Because the other thing is that collective freedom, which I feel like these guarantees are embedded in. This is what it means to be a person. We are fundamentally interconnected, interdependent animals. We're not sea turtles where Mom lays some eggs and then is like, "Peace out, watch out for the seagulls," and you just hatch and then you race to the ocean to see if you're going to make it right. We are born completely helpless, and we are raised. In no context are we People who access food, shelter, care, whatever, on our own. We need each other for that. And we all go through stages in our lives where we are on and different parts of the giving and receiving where we're giving a more or receiving more, but we're all doing all of those things.

And that is what it means to be human, to be cared for, and to be receiving care. So the other thing is that as I think about, or I talk about the idea of living in a society where all of our needs are tended to so we can live a life of well-being, I'm like, "That's what it means to be a person. So I'm just inviting us to return to something that we all already know." And I think that that's the other thing that helps people move from this place of the protection of cynicism to something where they are... The vulnerability of imagination and dreaming.

Darren Isom:

And I hold on to all the time, the quote, "Cynicism is a form of obedience." And I think that it requires us to really think differently about the space in the world. One of the things that I admire most about you and why I enjoy so much of our conversations is there is an understood joyfulness in the conversations. I've realized in the last year or so over the last few years, maybe something that's always been true, but I've never really thought of myself as an optimist. I've always thought of myself as a cynic, but as I get older, I realize how actual optimistic I am about all things. I think it's going to get worse before they get better, but they will get better. And that for me is the definition of looking into the future, thinking about what we're trying to create.

Mia Birdsong:

Yeah.

Darren Isom:

I would love for you to share what fuels you to live in this hopeful and joyful state in the midst of everything going on around us because the world is a mess right now. It's a hot mess for sure.

Mia Birdsong:

In many ways, I'm constitutionally an optimist, but I also have chosen to be an optimist. I think in my late teens and early to mid-twenties, I definitely practiced a kind of cynicism. It was a cynicism that I thought made me sound smarter, critiquing, poo-pooing things. There's a way in which I was like, "That makes me sound like I know what I'm talking about. It makes me smart." And then again, I also think there's a way in which cynicism is kind of protection. It means I'm not going to be disappointed. It means when things stay shitty, I'm like, "I expected that already. Of course they did." And optimism requires a kind of vulnerability. I have to be willing to have my heart broken over and over again. I have to be willing to believe that something that I have never experienced or don't have my own model for, that we can figure it out.

▶ _Source data_:
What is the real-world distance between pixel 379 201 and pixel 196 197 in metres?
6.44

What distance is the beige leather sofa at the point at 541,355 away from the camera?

▶ _Given problem_: Translate this sentence from the conversation on cynicism and optimism into Spanish: "And optimism requires a kind of vulnerability." This material has nothing to do with the conversation on cynicism and optimism.

▶ _Task solution_: Y el optimismo requiere una especie de vulnerabilidad.